[Begin RECORDS SUPPLIED]
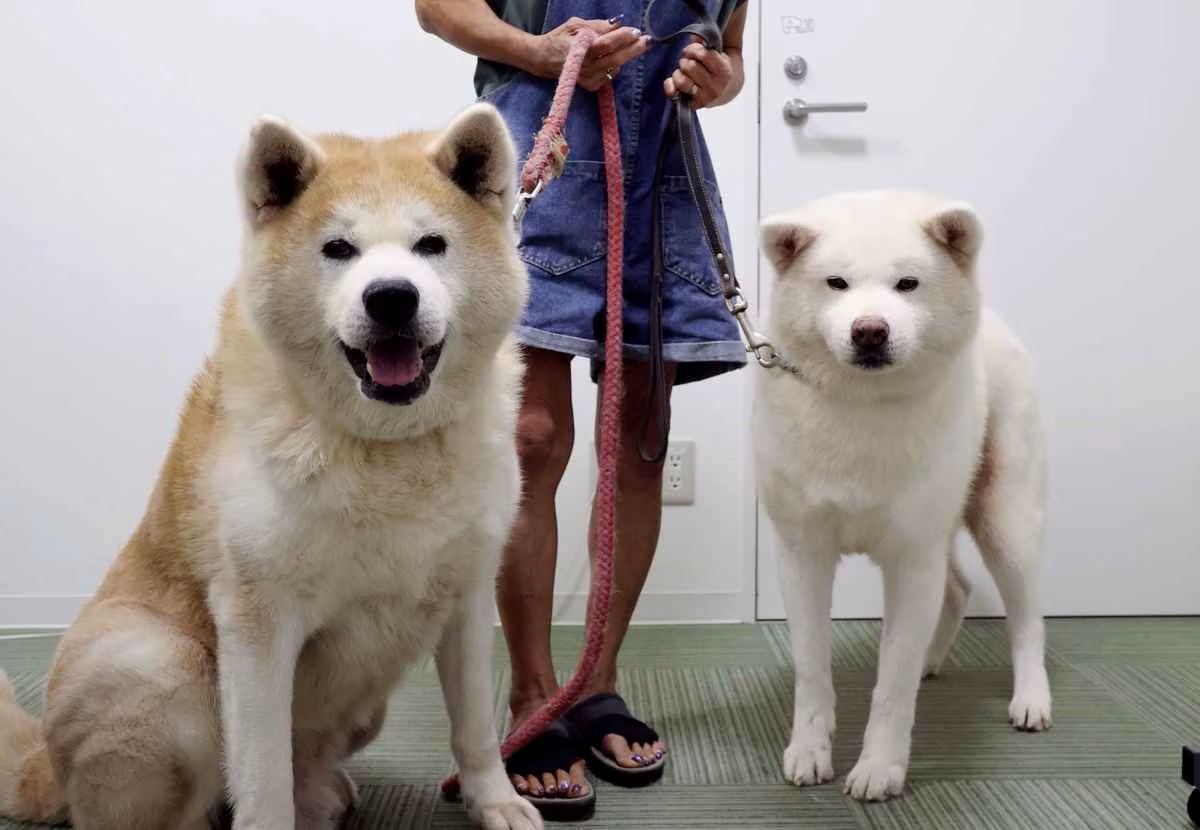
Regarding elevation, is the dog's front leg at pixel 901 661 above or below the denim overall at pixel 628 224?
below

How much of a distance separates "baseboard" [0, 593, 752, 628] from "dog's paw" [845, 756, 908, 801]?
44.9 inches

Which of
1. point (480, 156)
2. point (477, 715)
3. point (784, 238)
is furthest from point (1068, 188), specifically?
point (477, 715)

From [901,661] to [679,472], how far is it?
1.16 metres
[End RECORDS SUPPLIED]
[Begin RECORDS SUPPLIED]
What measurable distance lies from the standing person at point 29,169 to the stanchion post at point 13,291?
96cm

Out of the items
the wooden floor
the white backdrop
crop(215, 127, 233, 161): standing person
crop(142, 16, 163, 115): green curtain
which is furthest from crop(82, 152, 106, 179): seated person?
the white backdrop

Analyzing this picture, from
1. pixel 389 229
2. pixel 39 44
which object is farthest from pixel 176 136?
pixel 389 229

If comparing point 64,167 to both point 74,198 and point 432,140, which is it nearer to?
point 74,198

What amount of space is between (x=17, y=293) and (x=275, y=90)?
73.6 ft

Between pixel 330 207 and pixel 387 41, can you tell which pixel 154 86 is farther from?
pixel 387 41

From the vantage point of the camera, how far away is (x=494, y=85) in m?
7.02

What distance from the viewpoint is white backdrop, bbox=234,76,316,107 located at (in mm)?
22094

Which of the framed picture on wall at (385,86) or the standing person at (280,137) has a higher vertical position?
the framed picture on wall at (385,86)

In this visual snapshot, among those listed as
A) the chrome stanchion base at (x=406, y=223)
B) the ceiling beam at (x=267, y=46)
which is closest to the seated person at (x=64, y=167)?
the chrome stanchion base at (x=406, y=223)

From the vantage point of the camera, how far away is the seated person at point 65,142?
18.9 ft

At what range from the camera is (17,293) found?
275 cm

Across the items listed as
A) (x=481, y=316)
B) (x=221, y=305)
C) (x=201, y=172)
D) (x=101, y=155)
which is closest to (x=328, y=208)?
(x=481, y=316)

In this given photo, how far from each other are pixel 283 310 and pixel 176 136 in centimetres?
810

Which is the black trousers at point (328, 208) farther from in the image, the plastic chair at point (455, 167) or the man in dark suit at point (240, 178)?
[End RECORDS SUPPLIED]
[Begin RECORDS SUPPLIED]
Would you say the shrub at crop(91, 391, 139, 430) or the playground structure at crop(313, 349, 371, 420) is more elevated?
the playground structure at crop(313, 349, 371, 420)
[End RECORDS SUPPLIED]
Retype everything from the line containing "Regarding elevation, is" down to the line containing "1.16 metres", with both of those lines included.

CORRECT OUTPUT =
Regarding elevation, is the dog's front leg at pixel 901 661 above or below the denim overall at pixel 628 224?
below

How much of a distance separates "baseboard" [0, 593, 752, 628] from "dog's paw" [845, 756, 908, 801]?
44.9 inches

Which of
1. point (480, 156)
2. point (477, 715)
3. point (784, 238)
is furthest from point (1068, 188), specifically?
point (477, 715)

From [901,661] to [679,472], how far is it?
1.16 metres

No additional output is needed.